• [GIVEN ENTRIES]:
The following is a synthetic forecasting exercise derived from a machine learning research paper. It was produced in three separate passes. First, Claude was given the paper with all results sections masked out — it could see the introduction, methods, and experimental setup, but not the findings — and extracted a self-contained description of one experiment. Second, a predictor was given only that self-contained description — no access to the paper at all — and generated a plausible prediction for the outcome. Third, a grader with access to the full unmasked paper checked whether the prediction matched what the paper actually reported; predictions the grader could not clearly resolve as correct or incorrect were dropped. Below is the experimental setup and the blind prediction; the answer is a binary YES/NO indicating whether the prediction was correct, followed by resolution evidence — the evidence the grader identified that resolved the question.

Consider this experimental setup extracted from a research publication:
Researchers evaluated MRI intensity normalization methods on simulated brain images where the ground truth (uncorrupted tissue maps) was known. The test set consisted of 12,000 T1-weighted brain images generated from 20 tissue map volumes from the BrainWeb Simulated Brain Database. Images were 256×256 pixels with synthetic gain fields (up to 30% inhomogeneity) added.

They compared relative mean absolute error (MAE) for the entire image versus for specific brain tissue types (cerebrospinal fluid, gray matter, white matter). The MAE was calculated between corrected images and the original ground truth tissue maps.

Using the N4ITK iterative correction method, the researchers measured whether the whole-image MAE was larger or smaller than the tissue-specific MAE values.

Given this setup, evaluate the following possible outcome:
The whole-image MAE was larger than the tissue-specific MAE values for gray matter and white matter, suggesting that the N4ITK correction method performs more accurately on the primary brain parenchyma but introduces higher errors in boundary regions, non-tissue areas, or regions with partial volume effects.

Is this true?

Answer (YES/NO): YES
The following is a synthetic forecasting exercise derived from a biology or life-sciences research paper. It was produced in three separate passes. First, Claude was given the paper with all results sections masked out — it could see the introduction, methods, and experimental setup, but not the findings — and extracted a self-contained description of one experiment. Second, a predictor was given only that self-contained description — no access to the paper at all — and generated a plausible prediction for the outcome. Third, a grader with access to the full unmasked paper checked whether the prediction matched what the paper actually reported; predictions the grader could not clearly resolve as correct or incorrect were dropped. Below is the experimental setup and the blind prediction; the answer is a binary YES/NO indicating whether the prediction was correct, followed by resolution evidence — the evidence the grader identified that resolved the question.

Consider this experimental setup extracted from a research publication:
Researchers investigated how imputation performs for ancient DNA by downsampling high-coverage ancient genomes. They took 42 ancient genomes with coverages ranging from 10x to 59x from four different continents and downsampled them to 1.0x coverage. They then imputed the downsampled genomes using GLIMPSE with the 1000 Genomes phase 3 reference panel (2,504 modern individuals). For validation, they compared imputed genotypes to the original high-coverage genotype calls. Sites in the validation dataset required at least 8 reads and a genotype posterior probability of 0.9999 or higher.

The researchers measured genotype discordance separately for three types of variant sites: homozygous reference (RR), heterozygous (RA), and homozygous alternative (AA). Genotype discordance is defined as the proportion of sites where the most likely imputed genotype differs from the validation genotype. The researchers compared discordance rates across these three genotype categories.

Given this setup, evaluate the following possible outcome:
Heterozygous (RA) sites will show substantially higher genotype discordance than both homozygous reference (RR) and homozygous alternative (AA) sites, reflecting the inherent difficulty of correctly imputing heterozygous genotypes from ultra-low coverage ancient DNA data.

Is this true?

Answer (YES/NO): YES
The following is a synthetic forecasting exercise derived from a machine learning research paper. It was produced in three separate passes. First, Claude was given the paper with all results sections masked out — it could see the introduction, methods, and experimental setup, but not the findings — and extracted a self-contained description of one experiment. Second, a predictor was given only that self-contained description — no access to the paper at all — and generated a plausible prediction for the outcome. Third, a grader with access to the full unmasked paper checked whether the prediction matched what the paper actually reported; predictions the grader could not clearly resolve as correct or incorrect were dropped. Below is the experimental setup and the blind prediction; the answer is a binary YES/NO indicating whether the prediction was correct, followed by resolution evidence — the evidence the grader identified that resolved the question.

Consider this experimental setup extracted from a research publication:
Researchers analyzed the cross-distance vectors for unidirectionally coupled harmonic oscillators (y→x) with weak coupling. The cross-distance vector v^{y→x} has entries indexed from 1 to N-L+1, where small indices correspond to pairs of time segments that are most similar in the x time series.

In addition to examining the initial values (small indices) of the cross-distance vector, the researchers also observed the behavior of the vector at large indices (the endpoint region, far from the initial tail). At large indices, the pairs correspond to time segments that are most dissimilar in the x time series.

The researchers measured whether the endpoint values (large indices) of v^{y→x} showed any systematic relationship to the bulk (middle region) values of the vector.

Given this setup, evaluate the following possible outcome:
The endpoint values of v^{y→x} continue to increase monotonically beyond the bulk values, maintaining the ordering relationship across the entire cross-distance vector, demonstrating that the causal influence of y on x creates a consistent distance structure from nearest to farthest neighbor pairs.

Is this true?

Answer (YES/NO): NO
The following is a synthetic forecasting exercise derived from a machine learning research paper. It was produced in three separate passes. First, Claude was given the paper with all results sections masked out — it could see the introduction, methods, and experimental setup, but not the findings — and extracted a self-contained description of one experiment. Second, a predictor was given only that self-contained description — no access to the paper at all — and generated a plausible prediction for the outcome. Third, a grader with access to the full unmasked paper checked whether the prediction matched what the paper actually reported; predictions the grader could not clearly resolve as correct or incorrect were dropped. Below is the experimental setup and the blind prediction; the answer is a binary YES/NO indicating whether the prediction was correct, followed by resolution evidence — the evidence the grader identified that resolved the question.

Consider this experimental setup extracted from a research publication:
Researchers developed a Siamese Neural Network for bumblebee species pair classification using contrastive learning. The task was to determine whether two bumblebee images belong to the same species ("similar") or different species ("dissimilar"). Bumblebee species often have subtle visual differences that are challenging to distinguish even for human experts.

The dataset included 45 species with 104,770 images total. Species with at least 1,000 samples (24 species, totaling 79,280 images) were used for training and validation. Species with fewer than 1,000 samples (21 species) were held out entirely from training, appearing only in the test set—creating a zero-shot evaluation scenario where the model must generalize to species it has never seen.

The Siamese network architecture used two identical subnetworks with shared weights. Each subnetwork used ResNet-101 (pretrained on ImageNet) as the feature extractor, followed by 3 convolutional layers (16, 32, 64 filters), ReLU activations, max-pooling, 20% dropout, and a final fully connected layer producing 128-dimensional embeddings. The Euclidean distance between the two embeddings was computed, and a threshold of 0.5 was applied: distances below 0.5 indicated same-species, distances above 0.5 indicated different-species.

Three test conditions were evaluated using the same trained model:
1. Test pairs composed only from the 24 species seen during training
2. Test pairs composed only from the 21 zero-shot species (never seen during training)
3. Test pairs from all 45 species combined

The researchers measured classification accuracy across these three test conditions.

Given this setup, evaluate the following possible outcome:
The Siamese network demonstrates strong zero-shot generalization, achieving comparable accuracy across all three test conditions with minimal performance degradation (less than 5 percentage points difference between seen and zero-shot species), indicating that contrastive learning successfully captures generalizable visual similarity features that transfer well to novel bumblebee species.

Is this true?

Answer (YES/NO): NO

• [AIM OF THE TASK]: Retype the listing. Match it exactly.

• [RESPONSE TO THIS EXERCISE]:
The following is a synthetic forecasting exercise derived from a machine learning research paper. It was produced in three separate passes. First, Claude was given the paper with all results sections masked out — it could see the introduction, methods, and experimental setup, but not the findings — and extracted a self-contained description of one experiment. Second, a predictor was given only that self-contained description — no access to the paper at all — and generated a plausible prediction for the outcome. Third, a grader with access to the full unmasked paper checked whether the prediction matched what the paper actually reported; predictions the grader could not clearly resolve as correct or incorrect were dropped. Below is the experimental setup and the blind prediction; the answer is a binary YES/NO indicating whether the prediction was correct, followed by resolution evidence — the evidence the grader identified that resolved the question.

Consider this experimental setup extracted from a research publication:
Researchers evaluated MRI intensity normalization methods on simulated brain images where the ground truth (uncorrupted tissue maps) was known. The test set consisted of 12,000 T1-weighted brain images generated from 20 tissue map volumes from the BrainWeb Simulated Brain Database. Images were 256×256 pixels with synthetic gain fields (up to 30% inhomogeneity) added.

They compared relative mean absolute error (MAE) for the entire image versus for specific brain tissue types (cerebrospinal fluid, gray matter, white matter). The MAE was calculated between corrected images and the original ground truth tissue maps.

Using the N4ITK iterative correction method, the researchers measured whether the whole-image MAE was larger or smaller than the tissue-specific MAE values.

Given this setup, evaluate the following possible outcome:
The whole-image MAE was larger than the tissue-specific MAE values for gray matter and white matter, suggesting that the N4ITK correction method performs more accurately on the primary brain parenchyma but introduces higher errors in boundary regions, non-tissue areas, or regions with partial volume effects.

Is this true?

Answer (YES/NO): YES
The following is a synthetic forecasting exercise derived from a biology or life-sciences research paper. It was produced in three separate passes. First, Claude was given the paper with all results sections masked out — it could see the introduction, methods, and experimental setup, but not the findings — and extracted a self-contained description of one experiment. Second, a predictor was given only that self-contained description — no access to the paper at all — and generated a plausible prediction for the outcome. Third, a grader with access to the full unmasked paper checked whether the prediction matched what the paper actually reported; predictions the grader could not clearly resolve as correct or incorrect were dropped. Below is the experimental setup and the blind prediction; the answer is a binary YES/NO indicating whether the prediction was correct, followed by resolution evidence — the evidence the grader identified that resolved the question.

Consider this experimental setup extracted from a research publication:
Researchers investigated how imputation performs for ancient DNA by downsampling high-coverage ancient genomes. They took 42 ancient genomes with coverages ranging from 10x to 59x from four different continents and downsampled them to 1.0x coverage. They then imputed the downsampled genomes using GLIMPSE with the 1000 Genomes phase 3 reference panel (2,504 modern individuals). For validation, they compared imputed genotypes to the original high-coverage genotype calls. Sites in the validation dataset required at least 8 reads and a genotype posterior probability of 0.9999 or higher.

The researchers measured genotype discordance separately for three types of variant sites: homozygous reference (RR), heterozygous (RA), and homozygous alternative (AA). Genotype discordance is defined as the proportion of sites where the most likely imputed genotype differs from the validation genotype. The researchers compared discordance rates across these three genotype categories.

Given this setup, evaluate the following possible outcome:
Heterozygous (RA) sites will show substantially higher genotype discordance than both homozygous reference (RR) and homozygous alternative (AA) sites, reflecting the inherent difficulty of correctly imputing heterozygous genotypes from ultra-low coverage ancient DNA data.

Is this true?

Answer (YES/NO): YES
The following is a synthetic forecasting exercise derived from a machine learning research paper. It was produced in three separate passes. First, Claude was given the paper with all results sections masked out — it could see the introduction, methods, and experimental setup, but not the findings — and extracted a self-contained description of one experiment. Second, a predictor was given only that self-contained description — no access to the paper at all — and generated a plausible prediction for the outcome. Third, a grader with access to the full unmasked paper checked whether the prediction matched what the paper actually reported; predictions the grader could not clearly resolve as correct or incorrect were dropped. Below is the experimental setup and the blind prediction; the answer is a binary YES/NO indicating whether the prediction was correct, followed by resolution evidence — the evidence the grader identified that resolved the question.

Consider this experimental setup extracted from a research publication:
Researchers analyzed the cross-distance vectors for unidirectionally coupled harmonic oscillators (y→x) with weak coupling. The cross-distance vector v^{y→x} has entries indexed from 1 to N-L+1, where small indices correspond to pairs of time segments that are most similar in the x time series.

In addition to examining the initial values (small indices) of the cross-distance vector, the researchers also observed the behavior of the vector at large indices (the endpoint region, far from the initial tail). At large indices, the pairs correspond to time segments that are most dissimilar in the x time series.

The researchers measured whether the endpoint values (large indices) of v^{y→x} showed any systematic relationship to the bulk (middle region) values of the vector.

Given this setup, evaluate the following possible outcome:
The endpoint values of v^{y→x} continue to increase monotonically beyond the bulk values, maintaining the ordering relationship across the entire cross-distance vector, demonstrating that the causal influence of y on x creates a consistent distance structure from nearest to farthest neighbor pairs.

Is this true?

Answer (YES/NO): NO
The following is a synthetic forecasting exercise derived from a machine learning research paper. It was produced in three separate passes. First, Claude was given the paper with all results sections masked out — it could see the introduction, methods, and experimental setup, but not the findings — and extracted a self-contained description of one experiment. Second, a predictor was given only that self-contained description — no access to the paper at all — and generated a plausible prediction for the outcome. Third, a grader with access to the full unmasked paper checked whether the prediction matched what the paper actually reported; predictions the grader could not clearly resolve as correct or incorrect were dropped. Below is the experimental setup and the blind prediction; the answer is a binary YES/NO indicating whether the prediction was correct, followed by resolution evidence — the evidence the grader identified that resolved the question.

Consider this experimental setup extracted from a research publication:
Researchers developed a Siamese Neural Network for bumblebee species pair classification using contrastive learning. The task was to determine whether two bumblebee images belong to the same species ("similar") or different species ("dissimilar"). Bumblebee species often have subtle visual differences that are challenging to distinguish even for human experts.

The dataset included 45 species with 104,770 images total. Species with at least 1,000 samples (24 species, totaling 79,280 images) were used for training and validation. Species with fewer than 1,000 samples (21 species) were held out entirely from training, appearing only in the test set—creating a zero-shot evaluation scenario where the model must generalize to species it has never seen.

The Siamese network architecture used two identical subnetworks with shared weights. Each subnetwork used ResNet-101 (pretrained on ImageNet) as the feature extractor, followed by 3 convolutional layers (16, 32, 64 filters), ReLU activations, max-pooling, 20% dropout, and a final fully connected layer producing 128-dimensional embeddings. The Euclidean distance between the two embeddings was computed, and a threshold of 0.5 was applied: distances below 0.5 indicated same-species, distances above 0.5 indicated different-species.

Three test conditions were evaluated using the same trained model:
1. Test pairs composed only from the 24 species seen during training
2. Test pairs composed only from the 21 zero-shot species (never seen during training)
3. Test pairs from all 45 species combined

The researchers measured classification accuracy across these three test conditions.

Given this setup, evaluate the following possible outcome:
The Siamese network demonstrates strong zero-shot generalization, achieving comparable accuracy across all three test conditions with minimal performance degradation (less than 5 percentage points difference between seen and zero-shot species), indicating that contrastive learning successfully captures generalizable visual similarity features that transfer well to novel bumblebee species.

Is this true?

Answer (YES/NO): NO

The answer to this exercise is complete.